**EXERCICE PROPOSÉ**. Mettez sous forme de liste JSON de chaînes les lignes des enregistrements ci-dessous, de celle qui contient « As we observe » jusqu'à la fin des enregistrements, bornes comprises. Chaque ligne doit former une chaîne, et les lignes vides sont à omettre.

**DONNÉES FOURNIES**.
^^^^

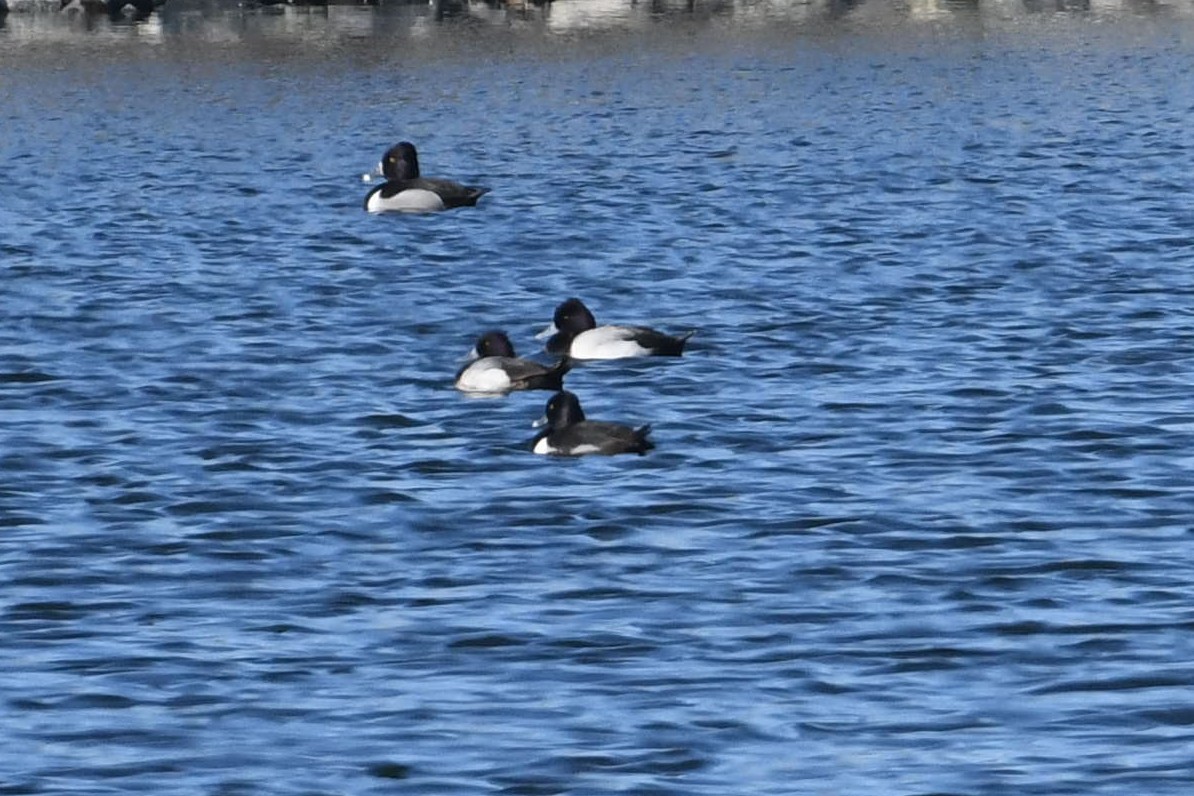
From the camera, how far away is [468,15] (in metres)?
91.7

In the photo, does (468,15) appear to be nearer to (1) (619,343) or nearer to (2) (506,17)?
(2) (506,17)

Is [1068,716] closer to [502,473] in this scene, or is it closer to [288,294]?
[502,473]

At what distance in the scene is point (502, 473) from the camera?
19391 millimetres

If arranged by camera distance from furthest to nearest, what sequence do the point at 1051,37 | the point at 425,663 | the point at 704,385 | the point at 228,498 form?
the point at 1051,37 < the point at 704,385 < the point at 228,498 < the point at 425,663

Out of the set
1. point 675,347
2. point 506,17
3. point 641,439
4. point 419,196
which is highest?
point 641,439

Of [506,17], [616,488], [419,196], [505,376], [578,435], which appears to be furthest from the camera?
[506,17]

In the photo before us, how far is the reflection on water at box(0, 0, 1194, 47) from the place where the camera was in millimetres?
84750

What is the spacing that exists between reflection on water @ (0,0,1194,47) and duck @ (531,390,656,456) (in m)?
62.4

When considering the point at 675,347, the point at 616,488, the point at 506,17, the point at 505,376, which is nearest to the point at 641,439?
the point at 616,488

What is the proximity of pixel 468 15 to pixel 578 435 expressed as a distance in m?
73.3

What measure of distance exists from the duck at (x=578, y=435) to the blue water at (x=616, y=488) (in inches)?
7.0

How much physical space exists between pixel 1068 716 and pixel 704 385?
10.5 metres

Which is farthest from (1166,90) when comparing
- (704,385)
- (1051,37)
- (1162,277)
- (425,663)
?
(425,663)

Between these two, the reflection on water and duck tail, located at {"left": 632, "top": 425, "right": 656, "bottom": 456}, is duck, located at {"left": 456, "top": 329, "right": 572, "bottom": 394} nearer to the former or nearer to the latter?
duck tail, located at {"left": 632, "top": 425, "right": 656, "bottom": 456}
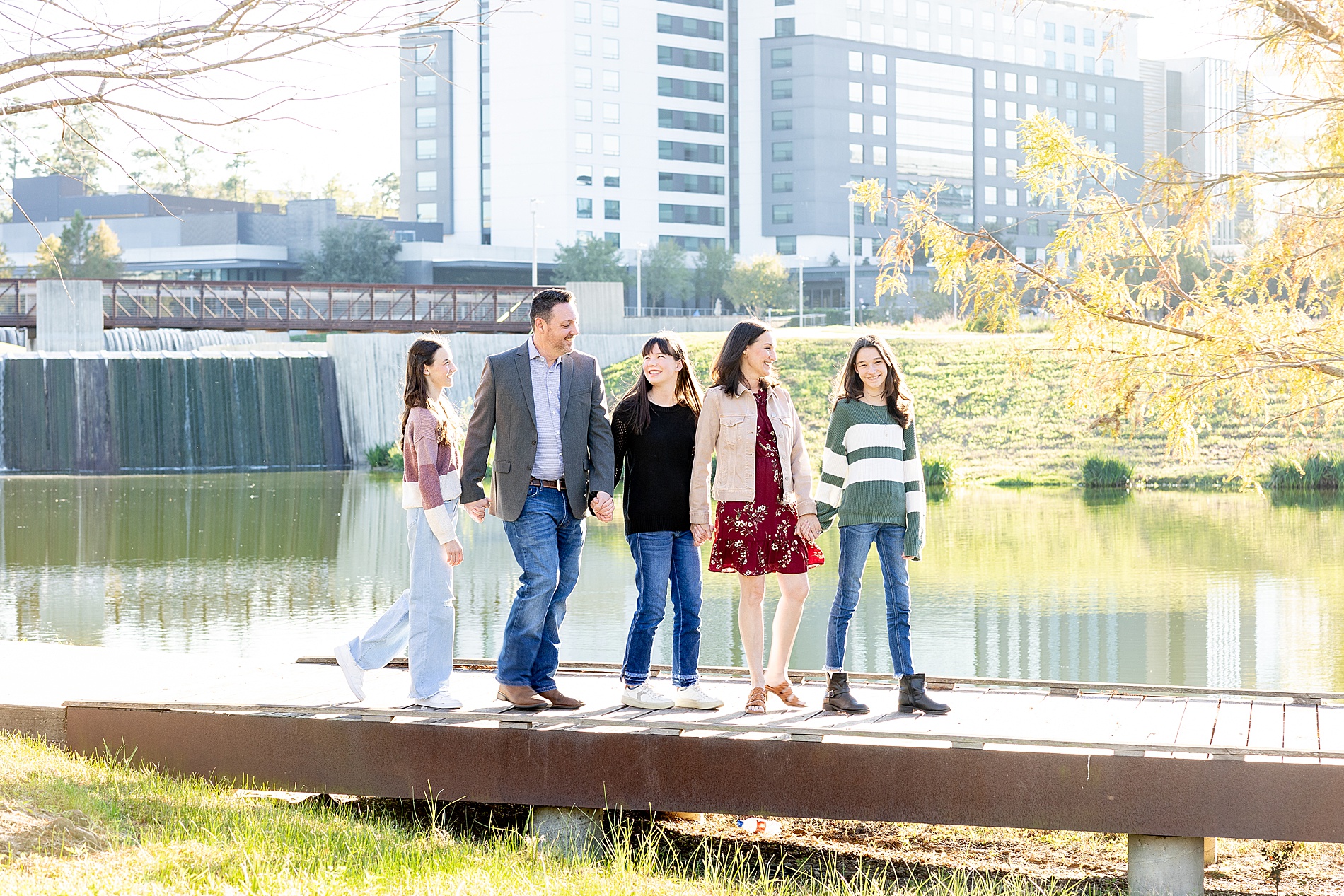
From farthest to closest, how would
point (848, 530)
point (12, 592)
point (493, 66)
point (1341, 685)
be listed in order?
point (493, 66), point (12, 592), point (1341, 685), point (848, 530)

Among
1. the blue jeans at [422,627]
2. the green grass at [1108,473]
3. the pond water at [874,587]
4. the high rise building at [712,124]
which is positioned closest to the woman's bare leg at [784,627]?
the blue jeans at [422,627]

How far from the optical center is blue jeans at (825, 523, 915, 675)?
5.77m

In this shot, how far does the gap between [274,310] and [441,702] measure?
31753 mm

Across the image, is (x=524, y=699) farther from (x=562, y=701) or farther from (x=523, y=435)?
(x=523, y=435)

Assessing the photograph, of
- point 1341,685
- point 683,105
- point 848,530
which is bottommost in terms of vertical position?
point 1341,685

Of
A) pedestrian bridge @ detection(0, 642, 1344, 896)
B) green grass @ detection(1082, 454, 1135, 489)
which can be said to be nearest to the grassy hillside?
green grass @ detection(1082, 454, 1135, 489)

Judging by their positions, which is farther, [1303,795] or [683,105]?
[683,105]

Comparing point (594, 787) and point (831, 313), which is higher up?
point (831, 313)

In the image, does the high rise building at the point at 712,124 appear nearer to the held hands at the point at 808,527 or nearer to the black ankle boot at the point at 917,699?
the held hands at the point at 808,527

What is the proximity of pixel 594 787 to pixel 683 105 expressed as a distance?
7384cm

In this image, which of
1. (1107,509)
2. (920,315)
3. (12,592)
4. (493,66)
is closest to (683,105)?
(493,66)

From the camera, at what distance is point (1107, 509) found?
853 inches

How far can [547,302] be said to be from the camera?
5652 millimetres

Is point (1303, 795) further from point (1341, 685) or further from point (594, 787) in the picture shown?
point (1341, 685)
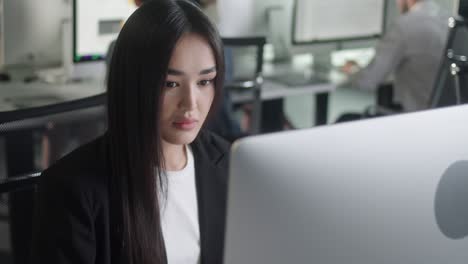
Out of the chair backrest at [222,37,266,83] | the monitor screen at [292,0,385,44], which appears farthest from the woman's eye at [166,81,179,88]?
the monitor screen at [292,0,385,44]

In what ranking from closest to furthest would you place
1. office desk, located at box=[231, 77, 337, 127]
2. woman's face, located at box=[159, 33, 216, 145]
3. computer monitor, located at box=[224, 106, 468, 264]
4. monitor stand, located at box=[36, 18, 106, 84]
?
computer monitor, located at box=[224, 106, 468, 264], woman's face, located at box=[159, 33, 216, 145], monitor stand, located at box=[36, 18, 106, 84], office desk, located at box=[231, 77, 337, 127]

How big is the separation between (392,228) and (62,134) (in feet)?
7.51

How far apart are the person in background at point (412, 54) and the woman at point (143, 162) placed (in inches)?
88.4

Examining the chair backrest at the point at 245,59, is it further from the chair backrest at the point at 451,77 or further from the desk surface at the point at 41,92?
the chair backrest at the point at 451,77

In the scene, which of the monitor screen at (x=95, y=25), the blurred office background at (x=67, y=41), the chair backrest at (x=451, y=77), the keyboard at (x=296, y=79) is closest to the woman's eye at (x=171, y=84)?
the chair backrest at (x=451, y=77)

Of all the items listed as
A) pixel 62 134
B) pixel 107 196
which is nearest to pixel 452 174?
pixel 107 196

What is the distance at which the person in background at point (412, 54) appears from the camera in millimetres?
3146

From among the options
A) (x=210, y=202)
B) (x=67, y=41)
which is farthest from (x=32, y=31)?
(x=210, y=202)

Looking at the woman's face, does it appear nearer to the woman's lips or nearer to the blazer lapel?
the woman's lips

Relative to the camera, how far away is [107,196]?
108cm

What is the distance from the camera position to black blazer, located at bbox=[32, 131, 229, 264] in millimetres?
1028

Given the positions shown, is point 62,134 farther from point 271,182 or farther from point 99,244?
point 271,182

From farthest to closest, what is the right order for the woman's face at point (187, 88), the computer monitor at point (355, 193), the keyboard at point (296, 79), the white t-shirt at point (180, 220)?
the keyboard at point (296, 79)
the white t-shirt at point (180, 220)
the woman's face at point (187, 88)
the computer monitor at point (355, 193)

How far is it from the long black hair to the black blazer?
2 cm
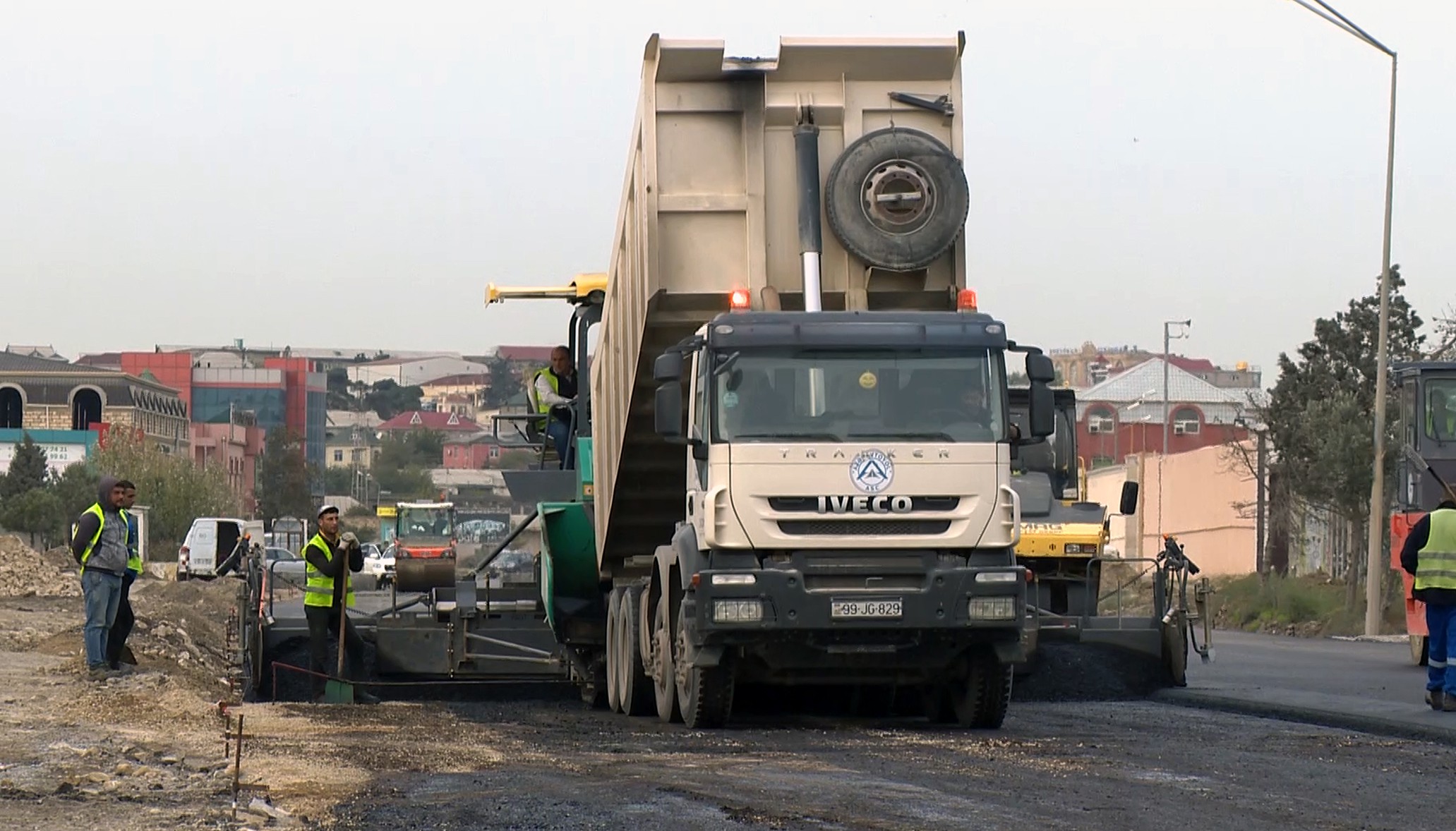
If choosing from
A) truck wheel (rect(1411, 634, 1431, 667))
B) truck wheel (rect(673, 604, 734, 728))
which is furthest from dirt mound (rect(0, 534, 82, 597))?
truck wheel (rect(673, 604, 734, 728))

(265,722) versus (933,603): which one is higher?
(933,603)

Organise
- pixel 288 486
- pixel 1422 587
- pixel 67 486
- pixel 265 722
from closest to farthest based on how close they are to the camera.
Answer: pixel 265 722
pixel 1422 587
pixel 67 486
pixel 288 486

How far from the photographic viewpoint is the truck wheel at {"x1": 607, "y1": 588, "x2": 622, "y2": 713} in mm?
16141

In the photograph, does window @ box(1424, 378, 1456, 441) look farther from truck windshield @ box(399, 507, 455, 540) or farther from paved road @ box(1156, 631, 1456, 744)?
truck windshield @ box(399, 507, 455, 540)

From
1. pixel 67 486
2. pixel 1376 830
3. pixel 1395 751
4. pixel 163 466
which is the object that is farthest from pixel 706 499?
pixel 163 466

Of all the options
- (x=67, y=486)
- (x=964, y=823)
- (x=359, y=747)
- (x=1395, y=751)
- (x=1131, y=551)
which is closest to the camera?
(x=964, y=823)

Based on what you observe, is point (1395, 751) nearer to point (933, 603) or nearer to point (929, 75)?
point (933, 603)

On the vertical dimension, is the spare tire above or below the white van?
above

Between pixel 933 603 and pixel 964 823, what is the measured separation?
479cm

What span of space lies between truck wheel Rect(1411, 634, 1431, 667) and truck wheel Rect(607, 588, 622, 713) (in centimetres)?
928

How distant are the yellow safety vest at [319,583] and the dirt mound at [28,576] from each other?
1012 inches

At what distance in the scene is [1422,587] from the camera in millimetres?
15320

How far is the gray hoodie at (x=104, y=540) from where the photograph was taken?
665 inches

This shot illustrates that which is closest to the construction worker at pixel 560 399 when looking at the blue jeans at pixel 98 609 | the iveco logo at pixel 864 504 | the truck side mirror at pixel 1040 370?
the blue jeans at pixel 98 609
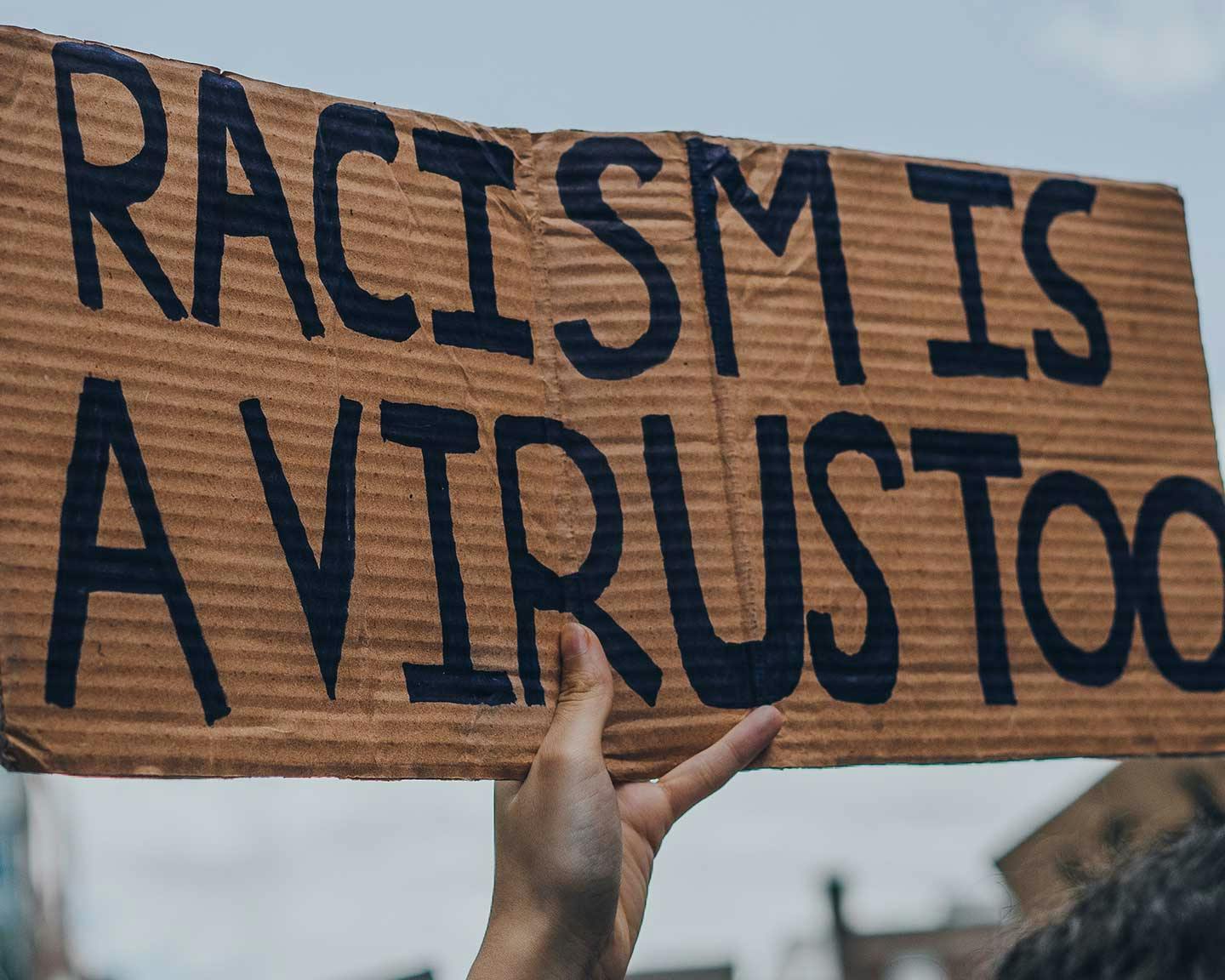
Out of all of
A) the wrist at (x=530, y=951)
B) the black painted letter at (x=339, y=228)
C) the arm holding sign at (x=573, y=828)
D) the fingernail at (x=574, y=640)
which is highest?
the black painted letter at (x=339, y=228)

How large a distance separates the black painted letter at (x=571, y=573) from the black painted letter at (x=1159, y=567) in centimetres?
61

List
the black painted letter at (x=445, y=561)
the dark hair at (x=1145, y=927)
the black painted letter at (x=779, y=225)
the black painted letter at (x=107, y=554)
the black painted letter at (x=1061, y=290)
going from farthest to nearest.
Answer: the black painted letter at (x=1061, y=290)
the black painted letter at (x=779, y=225)
the black painted letter at (x=445, y=561)
the black painted letter at (x=107, y=554)
the dark hair at (x=1145, y=927)

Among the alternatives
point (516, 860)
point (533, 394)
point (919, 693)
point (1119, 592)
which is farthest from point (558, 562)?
point (1119, 592)

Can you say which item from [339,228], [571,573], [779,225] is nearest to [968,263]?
[779,225]

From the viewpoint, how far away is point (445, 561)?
142cm

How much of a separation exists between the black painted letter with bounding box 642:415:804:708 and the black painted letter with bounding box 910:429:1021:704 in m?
0.19

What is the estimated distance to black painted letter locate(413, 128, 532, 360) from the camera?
151cm

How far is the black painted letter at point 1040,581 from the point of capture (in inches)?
64.2

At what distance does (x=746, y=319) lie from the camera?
1628mm

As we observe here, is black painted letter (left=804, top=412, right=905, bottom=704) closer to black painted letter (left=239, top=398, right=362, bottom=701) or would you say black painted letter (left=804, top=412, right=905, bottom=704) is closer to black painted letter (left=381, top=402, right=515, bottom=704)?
black painted letter (left=381, top=402, right=515, bottom=704)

^^^^

**CORRIGÉ**.
[
  "As we observe here, is black painted letter (left=804, top=412, right=905, bottom=704) closer to black painted letter (left=239, top=398, right=362, bottom=701) or would you say black painted letter (left=804, top=412, right=905, bottom=704) is closer to black painted letter (left=381, top=402, right=515, bottom=704)?",
  "black painted letter (left=381, top=402, right=515, bottom=704)"
]